## Exercise goal
In the camping forum thread below, what does willie say he still wants besides a little time?

## Source excerpt
▬▬▬

# itchin to go



## willie (Feb 24, 2008)

wife and i are dieing to go but just to busy at work:comfort_: i guess it's better that not working:shrug: thing's i bought for camping this year,flat sceen tv.750watt inverter.electric chain saw and a 2000watt honda.all i want is e-z up canopy and some time (just a little)


----------



## terri01p (Mar 14, 2008)

It seems like you either have no money and all the time in the world, or money and no time for nothing...lol...

Right now we have plenty of time but no cash..hehe

Things we have bought for the camper :

New awning

More towels

And I won ( thanks to this fourm ) a checker board nightstand. :10001:

That's it.


----------



## willie (Feb 24, 2008)

"It seems like you either have no money and all the time in the world, or money and no time for nothing" trust me bruther ain't complaning about the work! after last year.:dead:


----------



## terri01p (Mar 14, 2008)

Truth me we feel you on that, make it while you can. :comfort_:


----------



## ctfortner (Nov 16, 2007)

▬▬▬

[Saved dataset items]

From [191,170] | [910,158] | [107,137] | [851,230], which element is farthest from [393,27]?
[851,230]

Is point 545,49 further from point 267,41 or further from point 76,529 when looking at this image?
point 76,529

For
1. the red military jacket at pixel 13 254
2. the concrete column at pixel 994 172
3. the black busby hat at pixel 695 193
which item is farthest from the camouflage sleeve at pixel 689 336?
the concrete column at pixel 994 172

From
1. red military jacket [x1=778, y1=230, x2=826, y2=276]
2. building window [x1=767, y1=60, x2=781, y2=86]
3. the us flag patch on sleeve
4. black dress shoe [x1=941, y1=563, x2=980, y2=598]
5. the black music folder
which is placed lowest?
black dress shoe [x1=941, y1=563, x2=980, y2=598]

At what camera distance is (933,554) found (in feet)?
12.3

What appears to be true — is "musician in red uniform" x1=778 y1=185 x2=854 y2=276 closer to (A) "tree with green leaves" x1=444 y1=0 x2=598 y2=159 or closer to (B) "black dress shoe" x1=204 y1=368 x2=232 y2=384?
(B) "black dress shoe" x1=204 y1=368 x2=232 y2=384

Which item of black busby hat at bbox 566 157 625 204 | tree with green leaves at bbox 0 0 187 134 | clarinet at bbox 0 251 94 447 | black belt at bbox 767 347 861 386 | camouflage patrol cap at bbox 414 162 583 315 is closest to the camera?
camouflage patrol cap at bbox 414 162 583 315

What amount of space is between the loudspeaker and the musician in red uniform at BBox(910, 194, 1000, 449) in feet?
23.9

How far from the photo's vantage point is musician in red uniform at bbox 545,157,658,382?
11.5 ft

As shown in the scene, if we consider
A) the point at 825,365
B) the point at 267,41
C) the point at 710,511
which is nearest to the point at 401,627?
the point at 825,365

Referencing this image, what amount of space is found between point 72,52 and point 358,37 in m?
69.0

▬▬▬

## Answer below
An e-z up canopy.